Thom Nickels and Johnny Bobbitt

Join us for a reading & signing of Thom Nickels’ new book Learning To Do a Bad Thing Well: Looking for Johnny Bobbitt.

About the Book

This is the story of Johnny Bobbitt and the homeless scene in Philadelphia’s Riverwards neighborhood as told by an intimate friend of Bobbitt’s. Nickels was there. He entertained Bobbitt at home; he knew his secrets. He knew Bobbitt’s friends; he followed them and recorded their stories for his newspaper columns as they went ‘down the way’ into Kensington to score drugs or to hustle men or women for sex and money. He observed their lives, their fights, their struggles with police and security guards as well as their various turf wars with other homeless men.

City Safari: Bobbitt undercover

Bobbitt Book Cover, Amazon Books

By Thom Nickels
Wed, Nov 07, 2018

I wasn’t going to write an update on homeless vet Johnny Bobbitt but since so many Bobbitt-related events have been happening in my neighborhood I decided to file this report.

As most readers are aware, the Shirley Temple version of the story goes like this (this was actually reported by 6ABC): “Bobbitt gave up his last $20 to help Kate McClure, who had run out of gas off of I-95. McClure was so moved she and her boyfriend, D’Amico, started the GoFundMe account for Bobbitt, a man who was also struggling with addiction.”
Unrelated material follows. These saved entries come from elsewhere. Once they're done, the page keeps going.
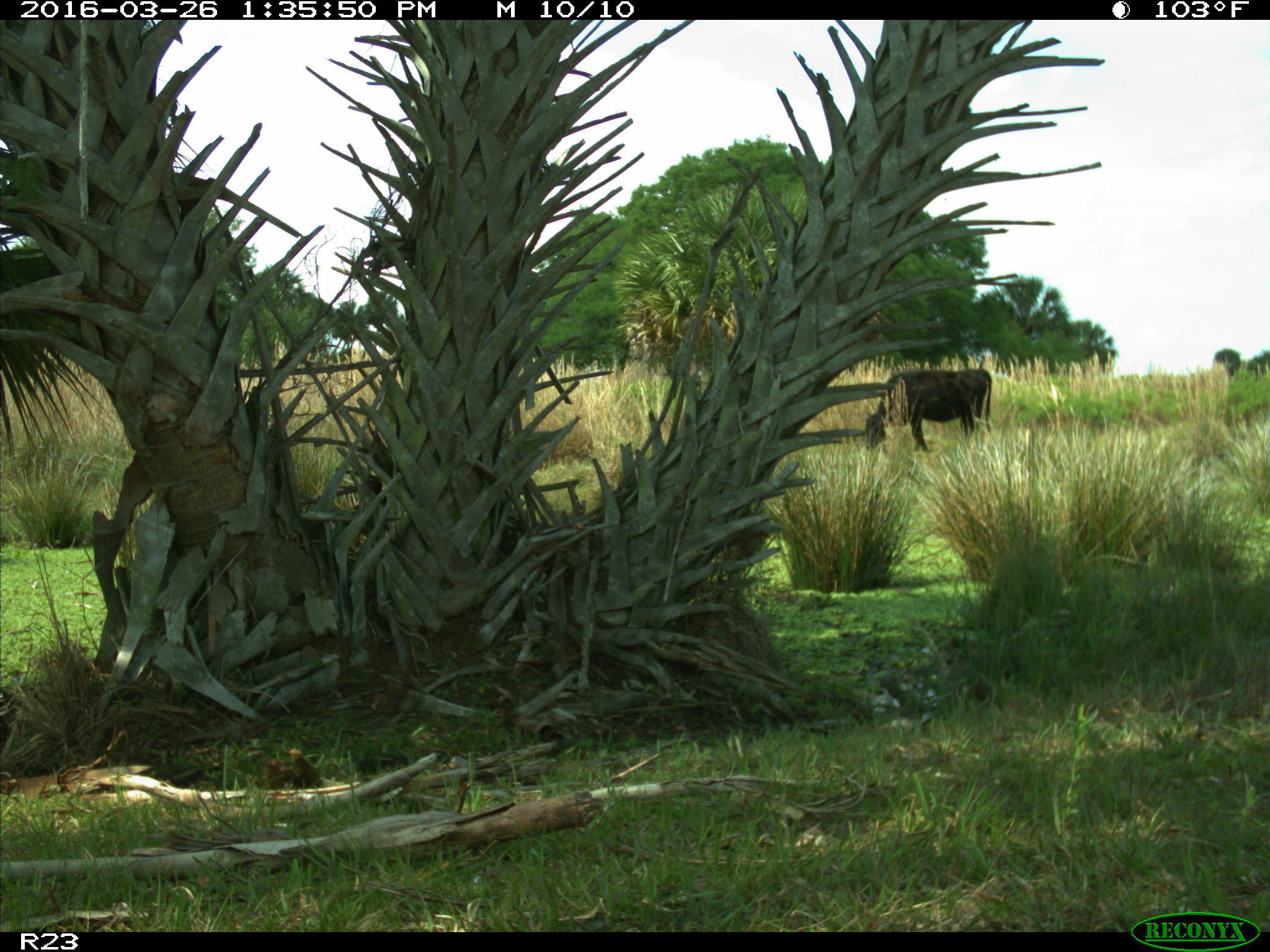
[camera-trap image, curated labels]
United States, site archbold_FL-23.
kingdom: Animalia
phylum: Chordata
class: Mammalia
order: Artiodactyla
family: Bovidae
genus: Bos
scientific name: Bos taurus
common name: domestic cow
Bos taurus (domestic cow).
If only life was as simple as that!

This new report concerns a twenty-something man named Vinny, a smart and streetwise semi-homeless guy with penetrating eyes who likes to bury his body in sweat pants and a hoody. The word ‘semi-homeless’ is appropriate here because Vinny has resources, family and friends, who will sometimes offer him shelter. When this doesn’t happen, one of the places Vinny might spend the night is in Bobbitt’s old encampment under I-95.

For the last month or so, Vinny has been my point of contact on all things Johnny Bobbitt. At this point, as far as I can tell, Vinny is the only guy on the street with any connection to Bobbitt. All of Bobbitt’s other friends have disappeared, died, moved on to other parts of the city, or committed themselves to long-term rehab. Bobbitt’s closest street friend, RJ, for instance, hasn’t been seen for almost half a year.

The news media of late has been mum on all things Johnny Bobbitt. The last we heard (and this was from Bobbitt’s lawyer, Chris Fallon,) was that Bobbitt was going away to an extensive 45-day rehab in preparation for the ‘fleshing out’ of his civil law suit against Kate McClure and Mark D’Amico. That lawsuit accuses McClure and D’Amico of mismanaging (and spending) the funds raised for Bobbitt via Go Fund Me in 2017. After the announcement that Bobbitt was going into some kind of rehab, press coverage of the case seemed to stop. Prior to this, there were reports that McClure and D’Amico lied to their own lawyer about how much Go Fund Me money was left. McClure and D’Amico kept changing the numbers: first they claimed $200,000, then $150,000, and finally they said zero. Some people speculated that indictments were just around the corner but that hasn’t happened yet.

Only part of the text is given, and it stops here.